Reference Library
Overview
The reference library is the vault section for glossary terms, external tools, standards, platforms, and short subject explainers.
It matters because it gives the rest of the documentation system stable subject pages that can be linked from docs, KB entries, SOPs, and library content.
Scope
- External platforms and products
- Glossary and technical concept pages
- Standards, protocols, formats, and tooling references
What Belongs Here
The ref section is for pages that answer the question "what is this?"
That includes concepts, products, standards, formats, protocols, languages, frameworks, and workflow tools that need a stable subject page rather than a task-oriented walkthrough.
What Does Not Belong Here
Reference pages are not the best place for one-off troubleshooting or step-by-step operating instructions.
If the goal is to explain how to perform one concrete task, that usually belongs in the Knowledge Base or in an operational procedure under SOPs.
If the page is about an owned product or internal system, it usually belongs in Docs instead.
How To Read Ref Pages
Most pages in this section start with a definition, then move into practical relevance, comparisons, common use cases, and frequently asked questions.
For products and tools, the Resources section is intended to point to official docs, repos, APIs, SDKs, CLI references, MCP or AI integration pages, and relevant standards where those exist.
Why This Section Matters
Good reference pages create stable graph nodes across the vault.

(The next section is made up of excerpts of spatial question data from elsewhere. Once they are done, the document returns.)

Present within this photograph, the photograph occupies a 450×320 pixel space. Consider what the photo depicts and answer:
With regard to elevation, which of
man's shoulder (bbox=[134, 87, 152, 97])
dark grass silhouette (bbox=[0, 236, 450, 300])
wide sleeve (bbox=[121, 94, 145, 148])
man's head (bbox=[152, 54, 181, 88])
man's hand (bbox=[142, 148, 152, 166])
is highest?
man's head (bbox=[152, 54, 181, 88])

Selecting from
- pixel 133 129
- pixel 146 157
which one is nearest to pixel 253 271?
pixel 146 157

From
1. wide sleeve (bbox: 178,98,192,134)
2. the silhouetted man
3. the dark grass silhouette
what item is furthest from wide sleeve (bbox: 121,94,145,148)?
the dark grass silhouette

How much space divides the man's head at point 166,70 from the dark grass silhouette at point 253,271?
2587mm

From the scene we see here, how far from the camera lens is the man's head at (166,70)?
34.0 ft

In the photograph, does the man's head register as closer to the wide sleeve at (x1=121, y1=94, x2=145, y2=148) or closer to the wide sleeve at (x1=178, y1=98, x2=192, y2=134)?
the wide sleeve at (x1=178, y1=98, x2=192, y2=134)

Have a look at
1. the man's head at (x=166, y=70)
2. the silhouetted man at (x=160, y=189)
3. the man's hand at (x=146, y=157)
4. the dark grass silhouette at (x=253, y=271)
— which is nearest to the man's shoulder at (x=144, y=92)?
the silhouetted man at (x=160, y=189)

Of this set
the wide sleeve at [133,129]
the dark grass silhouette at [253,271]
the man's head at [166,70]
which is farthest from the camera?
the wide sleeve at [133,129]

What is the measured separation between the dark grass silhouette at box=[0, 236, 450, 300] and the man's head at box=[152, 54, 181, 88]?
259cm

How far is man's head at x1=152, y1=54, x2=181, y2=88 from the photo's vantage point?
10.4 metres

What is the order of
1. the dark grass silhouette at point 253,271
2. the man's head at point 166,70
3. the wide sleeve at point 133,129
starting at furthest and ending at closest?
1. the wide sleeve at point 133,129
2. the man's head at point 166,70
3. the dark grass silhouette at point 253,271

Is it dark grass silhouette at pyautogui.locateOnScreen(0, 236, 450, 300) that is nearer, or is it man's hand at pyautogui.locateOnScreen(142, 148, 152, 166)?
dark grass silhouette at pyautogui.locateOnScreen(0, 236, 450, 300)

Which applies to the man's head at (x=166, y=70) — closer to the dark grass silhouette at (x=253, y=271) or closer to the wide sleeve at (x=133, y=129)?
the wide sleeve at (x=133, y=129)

That makes it easier for docs, KB articles, SOPs, and library snippets to link to shared concepts without re-explaining the same thing each time.

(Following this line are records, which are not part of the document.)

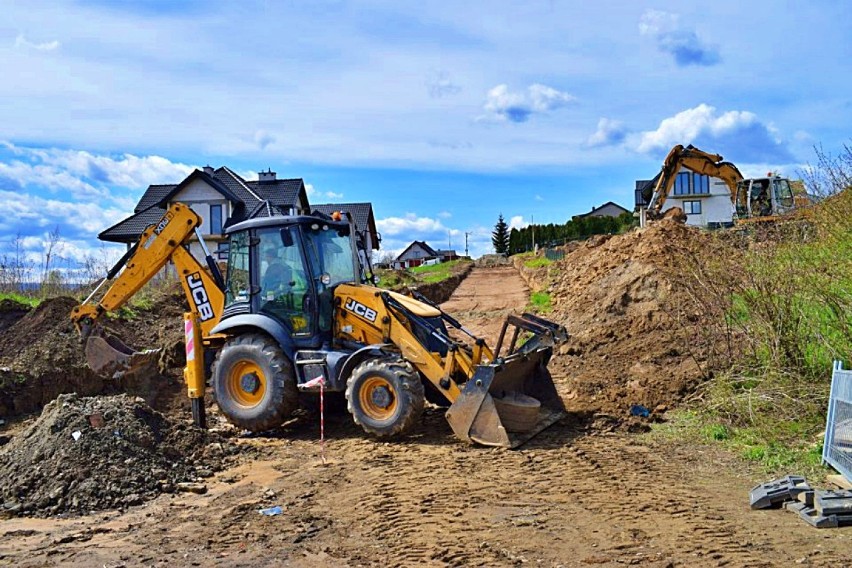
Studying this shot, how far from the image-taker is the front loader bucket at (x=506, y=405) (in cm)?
830

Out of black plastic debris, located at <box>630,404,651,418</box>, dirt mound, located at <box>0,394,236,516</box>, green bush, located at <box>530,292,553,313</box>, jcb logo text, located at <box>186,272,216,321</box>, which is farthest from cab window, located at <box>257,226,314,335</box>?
green bush, located at <box>530,292,553,313</box>

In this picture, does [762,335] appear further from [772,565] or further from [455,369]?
[772,565]

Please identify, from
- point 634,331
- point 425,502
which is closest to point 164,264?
point 425,502

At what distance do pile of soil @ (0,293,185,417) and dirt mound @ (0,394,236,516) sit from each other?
13.8ft

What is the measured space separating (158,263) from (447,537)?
6521mm

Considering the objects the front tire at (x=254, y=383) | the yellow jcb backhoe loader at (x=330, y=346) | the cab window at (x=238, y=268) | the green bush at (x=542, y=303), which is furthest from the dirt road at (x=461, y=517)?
the green bush at (x=542, y=303)

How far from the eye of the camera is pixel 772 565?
16.4 feet

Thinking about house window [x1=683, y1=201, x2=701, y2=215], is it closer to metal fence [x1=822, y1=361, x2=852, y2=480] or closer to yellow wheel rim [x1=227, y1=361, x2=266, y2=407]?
yellow wheel rim [x1=227, y1=361, x2=266, y2=407]

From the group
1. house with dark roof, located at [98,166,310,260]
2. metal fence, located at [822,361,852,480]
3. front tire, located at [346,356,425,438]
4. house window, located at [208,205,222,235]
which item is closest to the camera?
metal fence, located at [822,361,852,480]

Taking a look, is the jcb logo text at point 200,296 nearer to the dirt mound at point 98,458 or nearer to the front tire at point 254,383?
the front tire at point 254,383

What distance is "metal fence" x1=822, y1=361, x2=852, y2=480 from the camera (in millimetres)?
6777

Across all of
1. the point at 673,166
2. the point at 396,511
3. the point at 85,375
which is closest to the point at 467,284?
the point at 673,166

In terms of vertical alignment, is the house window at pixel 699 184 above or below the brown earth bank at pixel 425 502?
above

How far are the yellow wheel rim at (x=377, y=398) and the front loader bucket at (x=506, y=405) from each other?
71 centimetres
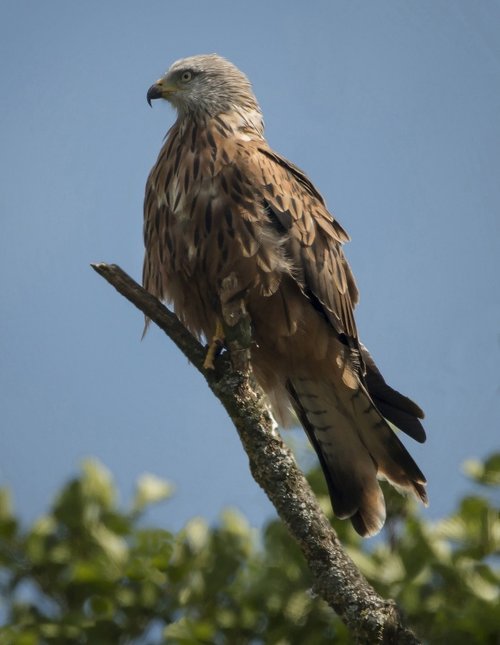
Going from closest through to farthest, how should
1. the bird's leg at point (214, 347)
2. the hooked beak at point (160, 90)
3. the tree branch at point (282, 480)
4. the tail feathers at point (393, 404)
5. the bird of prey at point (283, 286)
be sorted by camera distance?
the tree branch at point (282, 480), the bird's leg at point (214, 347), the bird of prey at point (283, 286), the tail feathers at point (393, 404), the hooked beak at point (160, 90)

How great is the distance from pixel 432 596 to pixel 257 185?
2.43 m

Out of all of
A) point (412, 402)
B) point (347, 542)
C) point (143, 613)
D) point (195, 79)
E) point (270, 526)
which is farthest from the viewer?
point (195, 79)

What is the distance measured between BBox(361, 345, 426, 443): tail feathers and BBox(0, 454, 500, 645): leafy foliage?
1299 mm

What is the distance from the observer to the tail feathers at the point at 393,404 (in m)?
5.70

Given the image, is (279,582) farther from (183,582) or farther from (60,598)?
(60,598)

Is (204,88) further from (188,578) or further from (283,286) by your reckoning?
(188,578)

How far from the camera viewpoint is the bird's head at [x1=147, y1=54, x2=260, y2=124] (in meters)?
6.61

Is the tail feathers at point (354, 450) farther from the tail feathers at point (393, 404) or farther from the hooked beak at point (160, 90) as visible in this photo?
the hooked beak at point (160, 90)

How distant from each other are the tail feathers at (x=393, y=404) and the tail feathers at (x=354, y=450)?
0.06m

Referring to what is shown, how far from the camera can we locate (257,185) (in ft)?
18.8

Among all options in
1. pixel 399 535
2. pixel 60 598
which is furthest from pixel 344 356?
pixel 60 598

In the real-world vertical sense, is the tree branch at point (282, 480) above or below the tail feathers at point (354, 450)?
below

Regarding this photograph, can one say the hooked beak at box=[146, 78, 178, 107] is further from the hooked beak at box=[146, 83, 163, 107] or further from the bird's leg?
the bird's leg

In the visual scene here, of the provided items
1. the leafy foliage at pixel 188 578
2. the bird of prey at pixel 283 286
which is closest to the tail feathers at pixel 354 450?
the bird of prey at pixel 283 286
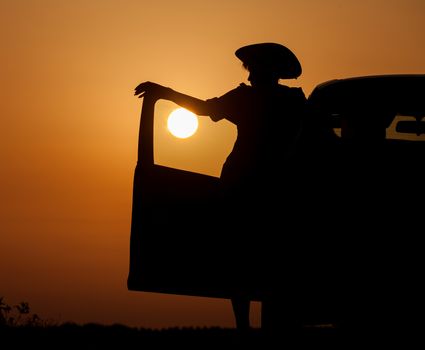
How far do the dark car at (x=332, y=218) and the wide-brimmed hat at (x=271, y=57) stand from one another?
851mm

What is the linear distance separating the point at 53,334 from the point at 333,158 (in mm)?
3785

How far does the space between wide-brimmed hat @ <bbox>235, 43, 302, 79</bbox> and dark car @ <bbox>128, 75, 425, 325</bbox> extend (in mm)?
851

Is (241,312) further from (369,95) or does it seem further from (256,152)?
(369,95)

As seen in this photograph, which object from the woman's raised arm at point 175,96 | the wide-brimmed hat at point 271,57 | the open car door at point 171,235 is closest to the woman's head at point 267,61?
the wide-brimmed hat at point 271,57

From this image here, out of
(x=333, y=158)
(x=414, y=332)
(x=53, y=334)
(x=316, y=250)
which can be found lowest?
(x=53, y=334)

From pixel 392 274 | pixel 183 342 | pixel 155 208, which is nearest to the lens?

It also helps keep terminology consistent across the wider documentation system.
Typical Ref Topics
Common topics in this section include:
- Web technologies and programming concepts
- Hosting platforms, infrastructure, and operating systems
- Design terminology, file formats, and color spaces
- SaaS products, developer tools, and AI platforms
- Standards, protocols, and implementation vocabulary
Relationship To Other Sections
The reference library supports the other content domains rather than replacing them.
Docs explain owned systems and product areas.

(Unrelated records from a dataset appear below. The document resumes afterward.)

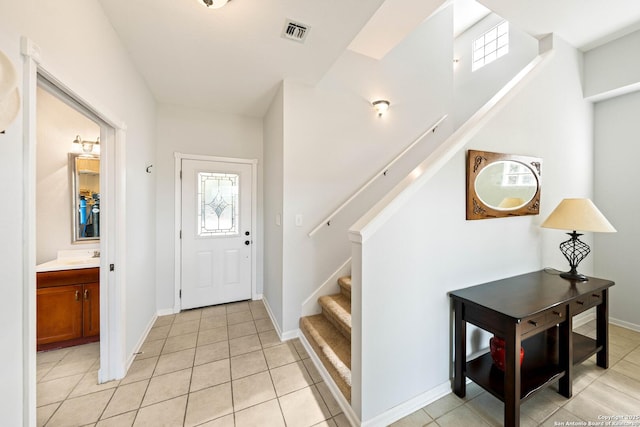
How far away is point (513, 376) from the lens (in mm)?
1358

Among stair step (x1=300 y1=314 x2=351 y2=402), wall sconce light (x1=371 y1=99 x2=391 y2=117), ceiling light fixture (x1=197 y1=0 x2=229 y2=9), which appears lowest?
stair step (x1=300 y1=314 x2=351 y2=402)

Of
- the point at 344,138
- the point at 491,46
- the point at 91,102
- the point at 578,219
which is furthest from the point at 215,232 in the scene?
the point at 491,46

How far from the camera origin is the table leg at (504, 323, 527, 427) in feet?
4.45

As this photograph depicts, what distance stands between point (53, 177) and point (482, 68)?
6.07 meters

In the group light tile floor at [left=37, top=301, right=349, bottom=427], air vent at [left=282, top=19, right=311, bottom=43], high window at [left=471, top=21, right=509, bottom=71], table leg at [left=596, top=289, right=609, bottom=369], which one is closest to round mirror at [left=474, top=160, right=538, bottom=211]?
table leg at [left=596, top=289, right=609, bottom=369]

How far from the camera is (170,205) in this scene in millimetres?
3068

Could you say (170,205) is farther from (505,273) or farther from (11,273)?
(505,273)

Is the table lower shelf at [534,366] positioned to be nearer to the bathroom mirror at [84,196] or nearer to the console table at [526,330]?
the console table at [526,330]

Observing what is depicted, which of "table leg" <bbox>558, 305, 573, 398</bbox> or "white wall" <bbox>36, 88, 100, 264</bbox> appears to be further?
"white wall" <bbox>36, 88, 100, 264</bbox>

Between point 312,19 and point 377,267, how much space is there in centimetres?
181

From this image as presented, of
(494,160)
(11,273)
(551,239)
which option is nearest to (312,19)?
(494,160)

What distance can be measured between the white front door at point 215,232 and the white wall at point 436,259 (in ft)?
7.91

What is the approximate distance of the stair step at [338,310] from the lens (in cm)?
205

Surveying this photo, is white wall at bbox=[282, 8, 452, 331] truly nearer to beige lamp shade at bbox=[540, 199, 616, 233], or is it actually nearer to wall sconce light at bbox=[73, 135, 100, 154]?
beige lamp shade at bbox=[540, 199, 616, 233]
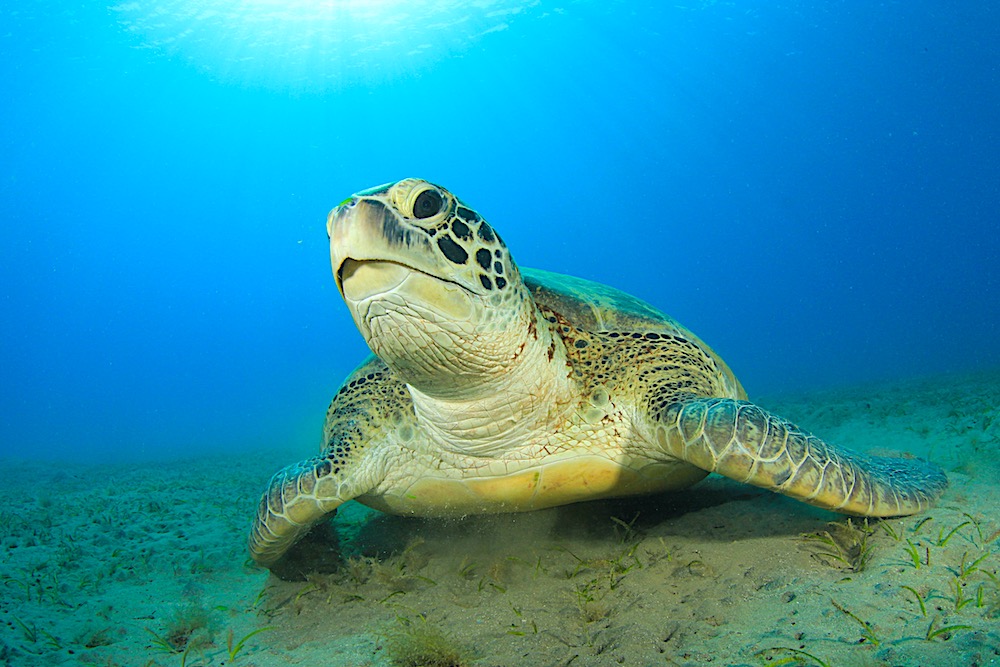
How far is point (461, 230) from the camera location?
2.09m

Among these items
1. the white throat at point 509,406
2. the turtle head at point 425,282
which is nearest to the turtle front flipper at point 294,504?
the white throat at point 509,406

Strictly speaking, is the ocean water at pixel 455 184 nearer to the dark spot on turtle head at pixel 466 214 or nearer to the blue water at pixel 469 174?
the blue water at pixel 469 174

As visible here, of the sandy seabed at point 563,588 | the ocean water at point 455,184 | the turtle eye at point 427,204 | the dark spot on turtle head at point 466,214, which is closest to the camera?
the sandy seabed at point 563,588

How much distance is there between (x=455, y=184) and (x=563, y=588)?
298 feet

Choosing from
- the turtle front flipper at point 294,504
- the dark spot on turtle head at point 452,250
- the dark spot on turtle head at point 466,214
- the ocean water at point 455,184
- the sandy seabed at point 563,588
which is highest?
the ocean water at point 455,184

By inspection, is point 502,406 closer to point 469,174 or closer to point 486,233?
point 486,233

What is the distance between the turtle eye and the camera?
1972 mm

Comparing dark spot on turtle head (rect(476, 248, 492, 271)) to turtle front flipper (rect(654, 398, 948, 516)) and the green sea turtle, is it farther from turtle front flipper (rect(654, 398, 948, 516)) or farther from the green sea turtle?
turtle front flipper (rect(654, 398, 948, 516))

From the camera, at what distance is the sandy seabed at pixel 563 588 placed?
63.1 inches

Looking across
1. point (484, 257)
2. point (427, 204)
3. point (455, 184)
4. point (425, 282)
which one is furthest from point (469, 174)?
point (425, 282)

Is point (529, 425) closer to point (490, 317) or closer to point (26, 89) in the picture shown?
point (490, 317)

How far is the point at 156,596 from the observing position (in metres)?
2.87

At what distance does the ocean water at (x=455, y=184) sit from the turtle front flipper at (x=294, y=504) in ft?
1.30

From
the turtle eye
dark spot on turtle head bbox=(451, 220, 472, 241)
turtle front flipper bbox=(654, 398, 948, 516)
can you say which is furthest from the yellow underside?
the turtle eye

KB entries solve focused problems.
SOPs describe repeatable internal processes.
Lib pages store reusable implementation snippets and patterns.
Frequently Asked Questions
Is every short page supposed to be in ref?
No. The deciding question is whether the page is primarily defining a subject rather than teaching one narrow task.
Can a ref page include workflow context?
Yes, but the page should stay subject-centric rather than turning into a task guide.
Should ref pages link heavily to each other?
Yes. Cross-linking is useful when it connects real concepts, tools, and adjacent subjects.